I help people navigate one of the most confusing legal systems in the world by turning complexity into clear strategy and real progress.
I’ve lived through the immigration system myself. Coming to the U.S. as a refugee, I know what it feels like to face uncertainty, delays, and decisions that don’t always make sense.
That’s exactly why I built my practice differently. My job isn’t just to file paperwork, it’s to take a complicated situation and break it down into a clear, strategic path forward. If there’s a path forward, I will find it. And if there isn’t a clear one, I build one. You will always know where you stand. No confusion. No sugarcoating. Just clarity. You won’t be left guessing. You’ll know what’s happening, what’s next, and why.
Most immigration cases don’t fail because there’s no solution, they fail because no one took the time to fully understand the problem.
My job is to take everything: your history, your risks, your options, and turn it into a strategy that actually makes sense. If your situation feels complicated, that’s exactly where I do my best work. Let’s figure it out.

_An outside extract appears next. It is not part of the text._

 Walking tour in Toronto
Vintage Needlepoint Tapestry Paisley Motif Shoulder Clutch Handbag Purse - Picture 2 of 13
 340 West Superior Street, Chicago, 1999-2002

Over the past decade, I’ve built my practice around one thing: taking on complex immigration cases and finding a way forward.

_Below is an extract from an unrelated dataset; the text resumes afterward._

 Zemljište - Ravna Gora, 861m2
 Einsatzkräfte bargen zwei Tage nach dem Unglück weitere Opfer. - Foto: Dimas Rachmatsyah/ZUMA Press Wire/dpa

My work goes far beyond routine filings. I handle cases where the stakes are high, the facts are complicated, and the path forward isn’t always obvious. That includes removal defense, waivers, humanitarian relief, and cases that require creative legal strategy, not just process.
I’ve successfully represented clients in matters that required navigating multiple layers of the immigration system, and I’ve litigated cases at the federal level, including securing a precedential decision in the Third Circuit.
That experience matters because immigration law isn’t just about knowing the rules, it’s about knowing how to apply them strategically, when to challenge them, and how to build a case that actually works.
And now here is my secret, a very simple secret: It is only with the heart that one can see rightly; what is essential is invisible to the eye.
Aside from the practice of law, Aleksandra spent many years translating for people with legal needs such as asylum, special immigrant juvenile status, workers’ compensation, municipal, and contract work.
Aleksandra served as the supervising attorney for Latin American Legal Defense and Education, a highly revered non-profit organization, for several years. Ms. Gontaryuk is admitted to the State of New Jersey Bar, the New Jersey District Court, the Third Circuit Court of Appeals, and the United States Supreme Court. She is currently a member of the New Jersey State Bar Association and American Immigration Lawyers Association. She has also served as a co-chair for AILA’s New Member Division and Law Student Committee as well as a member on AILA’s USCIS Mt. Laurel Committee.